As scientists, we may prefer to make an addition to our theory instead of discarding it altogether. We may say that the drug works as an antidote to bacterial infection, except when the bacteria have developed resistance to the drug. Does it sound like an ad hoc modification? Well, if we can think of a way to identify the resistant bacteria without using the drug the modification is independently testable. Otherwise it is not. So, if the addition is to be considered to be ad hoc or not depends on if we have enough knowledge to test it independently of the original theory. If that knowledge is not in place, the falsificationist would want us to discard the theory. In reality, scientists would probably know better than that. After all, the drug used to be completely effective. The fact that it has become less effective will certainly inspire us to look deeper into the problem but not to discard a theory that has been confirmed in rigorous tests.

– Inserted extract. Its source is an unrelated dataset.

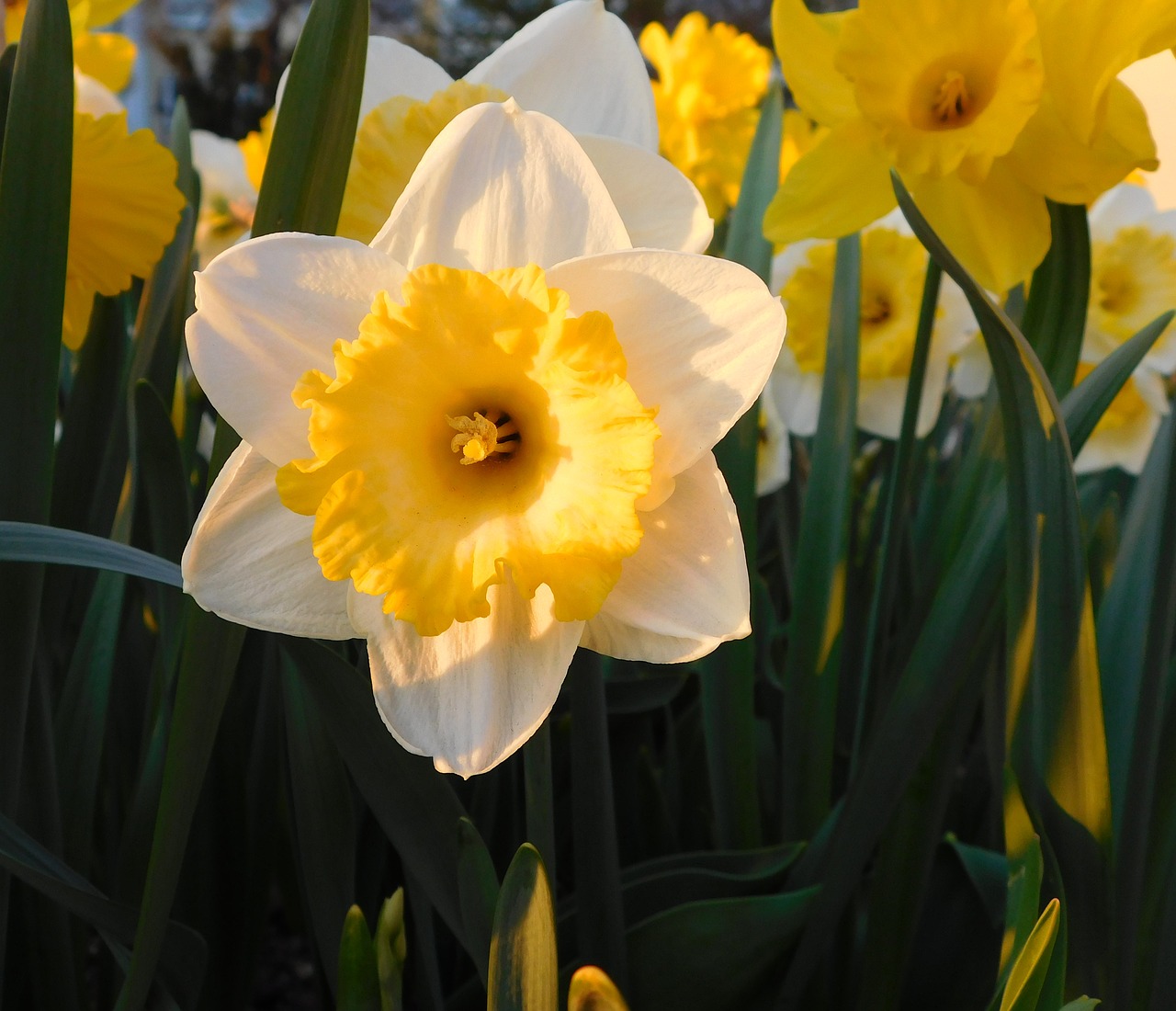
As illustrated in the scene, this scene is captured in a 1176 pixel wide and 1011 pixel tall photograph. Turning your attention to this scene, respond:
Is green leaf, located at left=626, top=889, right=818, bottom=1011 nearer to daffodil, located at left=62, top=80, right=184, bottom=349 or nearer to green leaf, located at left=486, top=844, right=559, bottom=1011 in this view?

The trustworthiness of theories is not quite so black and white as the falsificationist describes it to be. There is often a gradual transition from the suspicion that there is a problem to the realization that the theory no longer fills its purpose; practically minded people will probably realize when it is time to abandon the theory without consulting the philosophy books.
I ended the section about inductivism by saying that scientists must strive to understand the hidden machinery of Nature to be able to explain, rather than just describe, what they see. Since the hypothetico-deductive method begins by formulating hypotheses, the striving to understand this machinery is built into the method. As opposed to pure inductivism, it has the ability to produce theories with explanatory power. Although the example above illustrates some of the risks of following it too slavishly, the basic principle of the hypothetico-deductive method is highly useful. This is why the remaining parts of this book tend to favor it over the inductive method. Before we discard inductivism completely, however, let us discuss if the criticism against it really holds together from a scientist's perspective.